» **READING PASSAGE**:
--------

West Berlin has always been a green, lovely, lively city, and now that the ominous shadow of the Wall has been lifted from it, it is one of the nicest cities of the world, I think. I had only been there in the Wall days, so I expected to be in the presence of people in celebratory mood, people who could easily believe in miracles such as sustainable development.
Not so, however. The city was blooming, rich, at least on the West side, full of shops with the most expensive and exotic clothing and food, but totally matter-of-fact, and even a bit resentful. A TV crew told me they had interviewed people on the street the week before and 80 percent of them had said they wanted the Wall back!!! I couldn’t believe it! How quickly people forget their history and their pain! How blindly our consciousness focuses on the gritty annoyances of the present and ignores both the past and the future! Of all the negative comments I heard on this trip about the perversity of human nature and the improbability that we would ever choose a sustainable future, this was the most depressing.
Well, we had plenty of hopeful experiences too. The day began with another presentation, similar to the Dutch one the day before and the British one at the Royal Society, to selected journalists and scientists and government people — and good old friends. Joan Davis came from Zurich, Otfried Voigt from Frankfurt, and Hartmut Bossel, who helped organize the event and was also a speaker, from Kassel. It was so GREAT to be able to watch their dear faces out in the audience, and to spend some time with them afterwards.
This event was more disciplined yet less stiff than the Dutch one — or maybe I was just better rested. Anyway, I thought all the presentations were good, and the discussion that followed was energetic and fascinating. Then Dennis and I spent most of the rest of the day separately and together doing radio and TV interviews, one after another, right there in the Science Center where the presentation had been. In America the media are so arrogant that they expect you to come, at their behest, on their schedule, at the last minute, to them. In Europe they are willing to come to you.
Another big difference between the European discussions and those in the US is that the Europeans don’t waste any time wondering whether there are earthly limits, or whether technology or a free market will save us. They don’t want us to respond to our critics. Rather they want to talk about what we should do and whether we can really do it. They think in a more complicated, less ideological way than even the same kinds of academic and journalistic audiences in America. It’s shocking to see from the vantage point of Europe how degraded the American public discourse has become. But it’s hopeful to know that the shared human consciousness hasn’t deteriorated everywhere.

--------

» **EXTRACTED RECORDS**:
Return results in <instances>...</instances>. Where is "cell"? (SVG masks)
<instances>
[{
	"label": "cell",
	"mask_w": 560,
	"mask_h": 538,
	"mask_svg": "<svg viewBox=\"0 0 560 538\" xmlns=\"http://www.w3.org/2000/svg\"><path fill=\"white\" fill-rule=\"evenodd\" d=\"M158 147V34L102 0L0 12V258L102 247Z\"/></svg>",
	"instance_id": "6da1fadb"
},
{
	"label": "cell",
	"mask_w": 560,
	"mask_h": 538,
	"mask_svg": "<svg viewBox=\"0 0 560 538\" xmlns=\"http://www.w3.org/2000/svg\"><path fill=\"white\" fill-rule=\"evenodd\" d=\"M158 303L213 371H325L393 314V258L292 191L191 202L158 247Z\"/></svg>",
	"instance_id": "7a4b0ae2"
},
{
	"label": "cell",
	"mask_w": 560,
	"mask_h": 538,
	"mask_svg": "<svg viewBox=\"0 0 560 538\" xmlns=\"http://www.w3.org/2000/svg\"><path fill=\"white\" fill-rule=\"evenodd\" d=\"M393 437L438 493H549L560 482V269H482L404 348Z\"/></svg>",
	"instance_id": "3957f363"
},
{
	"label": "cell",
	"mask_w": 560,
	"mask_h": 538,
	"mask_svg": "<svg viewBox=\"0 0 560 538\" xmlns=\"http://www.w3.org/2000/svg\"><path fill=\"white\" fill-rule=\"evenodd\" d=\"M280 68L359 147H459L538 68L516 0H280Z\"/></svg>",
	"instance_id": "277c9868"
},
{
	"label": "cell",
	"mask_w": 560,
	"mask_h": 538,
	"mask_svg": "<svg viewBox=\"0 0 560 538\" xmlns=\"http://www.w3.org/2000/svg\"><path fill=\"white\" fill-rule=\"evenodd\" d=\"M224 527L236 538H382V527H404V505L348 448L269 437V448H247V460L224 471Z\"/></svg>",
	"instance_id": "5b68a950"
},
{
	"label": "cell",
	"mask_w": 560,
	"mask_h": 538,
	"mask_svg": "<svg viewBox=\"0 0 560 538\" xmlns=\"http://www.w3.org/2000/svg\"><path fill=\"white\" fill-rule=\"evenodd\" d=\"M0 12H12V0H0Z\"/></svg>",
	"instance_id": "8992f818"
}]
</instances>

--------

» **BRIEF 1**:
Using the Berlin account, decide whether each statement agrees with it. Answer yes or no, and quote the words that settle it.
(a) The writer had been to Berlin only while the Wall still stood.
(b) The radio and TV interviews took place at the Royal Society.
(c) In Europe, the media are willing to come to the people they interview.
» **BRIEF 2**: Reproduce the Berlin account word for word, from "West Berlin has" up to and including "as sustainable development.".
» **BRIEF 3**: According to the Berlin account, what share of the people the TV crew interviewed on the street said they wanted the Wall back?

» **CORRECT RESPONSE 1**:
(a) Yes: "I had only been there in the Wall days"
(b) No: "right there in the Science Center where the presentation had been"
(c) Yes: "In Europe they are willing to come to you."

» **CORRECT RESPONSE 2**:
West Berlin has always been a green, lovely, lively city, and now that the ominous shadow of the Wall has been lifted from it, it is one of the nicest cities of the world, I think. I had only been there in the Wall days, so I expected to be in the presence of people in celebratory mood, people who could easily believe in miracles such as sustainable development.

» **CORRECT RESPONSE 3**: 80 percent.